Strengths are closely linked to happiness: gratitude, hope, vitality, curiosity, and love. These strengths are so important that they’re worth cultivating and applying in your daily life, even if they don’t come naturally to you. Our strengths—again according to Professor Seligman—count in five important areas.

  • Positive emotional experiences
  • Engagement in life
  • Relationships
  • Meaning, and the significance of our lives
  • Accomplishment or Achievement
If you're looking for areas of life where gratitude may be appropriate, these five are a good start.

Savor the “good.” Most people are primed to experience the pleasure in special moments, like winning a ballgame or getting an "A" on an exam. Simple pleasures, on the other hand, can slip by without being noticed. Savoring means placing your attention on pleasure as it occurs, mindfully enjoying the experience in the moment. Appreciating the treasures in life, big and small, helps build happiness. (Mindfulness is a state of active, open attention on the present. When you're mindful, you observe your thoughts and feelings from a distance, without judging them good or bad. Instead of letting your life pass you by, mindfulness means living in the moment and awakening to experience.)

Multitasking is the enemy of savoring. Try as you might, you can’t fully pay attention to multiple things. If you’re reading the newspaper and watching TV during dinner, you’re not getting the pleasure you could from that meal — or the newspaper or television program.

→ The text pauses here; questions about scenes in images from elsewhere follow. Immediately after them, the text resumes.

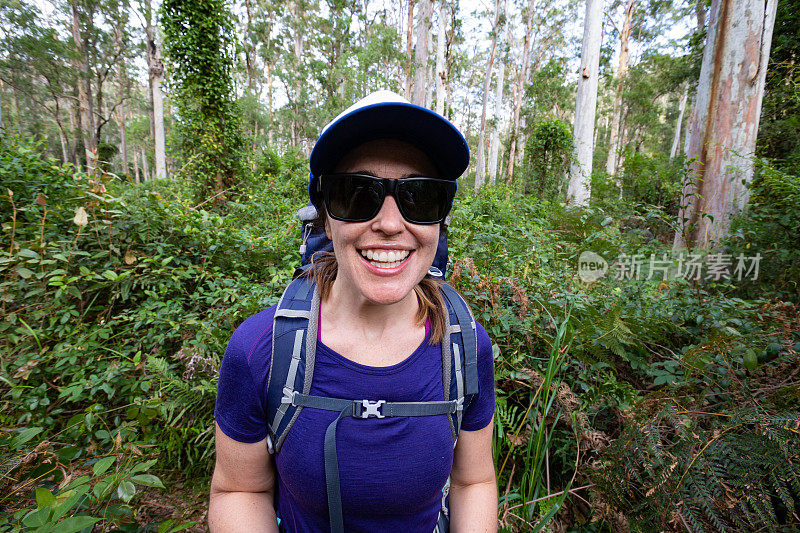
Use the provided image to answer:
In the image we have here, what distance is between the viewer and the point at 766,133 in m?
6.36

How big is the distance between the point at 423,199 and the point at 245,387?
75 centimetres

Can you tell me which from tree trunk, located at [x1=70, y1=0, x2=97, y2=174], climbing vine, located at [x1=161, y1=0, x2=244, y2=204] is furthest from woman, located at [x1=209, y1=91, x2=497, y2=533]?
tree trunk, located at [x1=70, y1=0, x2=97, y2=174]

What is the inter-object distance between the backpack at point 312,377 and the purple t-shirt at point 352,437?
2 cm

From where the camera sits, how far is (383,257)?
3.37 ft

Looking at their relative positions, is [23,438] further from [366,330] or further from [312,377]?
[366,330]

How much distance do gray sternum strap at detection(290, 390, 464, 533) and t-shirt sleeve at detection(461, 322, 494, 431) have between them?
201mm

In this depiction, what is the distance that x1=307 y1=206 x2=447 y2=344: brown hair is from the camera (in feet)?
3.82

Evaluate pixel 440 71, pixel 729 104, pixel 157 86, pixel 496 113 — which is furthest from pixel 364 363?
pixel 496 113

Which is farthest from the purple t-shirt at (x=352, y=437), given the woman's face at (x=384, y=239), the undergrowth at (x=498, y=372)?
the undergrowth at (x=498, y=372)

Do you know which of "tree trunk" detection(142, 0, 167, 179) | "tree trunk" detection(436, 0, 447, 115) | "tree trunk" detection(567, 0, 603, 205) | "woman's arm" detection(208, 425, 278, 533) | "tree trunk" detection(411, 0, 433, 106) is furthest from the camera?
"tree trunk" detection(436, 0, 447, 115)

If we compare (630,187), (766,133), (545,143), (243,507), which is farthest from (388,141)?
(545,143)

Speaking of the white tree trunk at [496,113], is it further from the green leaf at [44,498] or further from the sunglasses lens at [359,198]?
the green leaf at [44,498]

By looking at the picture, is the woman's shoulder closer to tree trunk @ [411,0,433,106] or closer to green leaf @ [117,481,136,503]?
green leaf @ [117,481,136,503]

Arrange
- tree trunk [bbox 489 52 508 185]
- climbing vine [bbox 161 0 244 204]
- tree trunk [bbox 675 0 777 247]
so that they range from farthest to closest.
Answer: tree trunk [bbox 489 52 508 185] → climbing vine [bbox 161 0 244 204] → tree trunk [bbox 675 0 777 247]
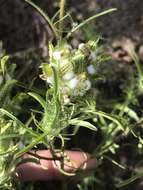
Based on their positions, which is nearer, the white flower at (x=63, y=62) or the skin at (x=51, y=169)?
the white flower at (x=63, y=62)

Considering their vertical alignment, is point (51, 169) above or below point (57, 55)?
below

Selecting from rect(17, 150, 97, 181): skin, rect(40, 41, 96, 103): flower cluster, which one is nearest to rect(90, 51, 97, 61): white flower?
rect(40, 41, 96, 103): flower cluster

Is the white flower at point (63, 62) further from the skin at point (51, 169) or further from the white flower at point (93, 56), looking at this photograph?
the skin at point (51, 169)

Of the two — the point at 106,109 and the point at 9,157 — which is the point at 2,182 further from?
the point at 106,109

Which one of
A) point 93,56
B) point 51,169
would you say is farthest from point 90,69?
point 51,169

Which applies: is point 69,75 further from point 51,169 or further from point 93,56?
point 51,169

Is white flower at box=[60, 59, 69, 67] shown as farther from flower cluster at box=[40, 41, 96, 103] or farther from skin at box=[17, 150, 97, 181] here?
skin at box=[17, 150, 97, 181]

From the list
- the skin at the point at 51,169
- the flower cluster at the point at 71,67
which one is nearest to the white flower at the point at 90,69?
the flower cluster at the point at 71,67

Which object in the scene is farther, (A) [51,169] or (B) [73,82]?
(A) [51,169]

If you’re walking with a friend on a beautiful path but staring at your cell phone, you’re missing the moment.

We need to live more in the moment. Living in the moment is a state of active, open, intentional attention on the present. When you become mindful, you realize that you are not your thoughts; you become an observer of your thoughts from moment to moment without judging them. Mindfulness involves being with your thoughts as they are, neither grasping at them nor pushing them away. Instead of letting your life go by without living it, you awaken to experience.

Cultivating non-judgmental awareness of the present generates great benefit in terms of health. Mindfulness reduces stress, boosts immune functioning, reduces chronic pain, lowers blood pressure, and helps patients cope with cancer. By alleviating stress, actively focusing on living in the moment reduces the risk of heart disease. Mindfulness may even slow the progression of other diseases as well. And science shows clearly that mindfulness is one of the best antidotes for physical pain.

Research on Mindfulness suggests that learning the skill of "Being in the Now” can actually change the way our brains process information so that there is more activity in brain centers involved with processing positive emotions, and more interconnections between right and left hemispheres and the cortex and limbic systems. Mindfulness training results in improved relationships, life satisfaction, and pain relief.


Mindful people are happier, more exuberant, more empathetic, and more secure. They have higher self-esteem and are more accepting of their own weaknesses. Anchoring awareness in the here and now reduces the kinds of impulsivity and reactivity that underlie depression, binge eating, and attention problems. Mindful people can hear negative feedback without feeling threatened. They fight less with their romantic partners and are more accommodating and less defensive. As a result, mindful couples have more satisfying relationships.

Being grateful and being mindful go hand in hand.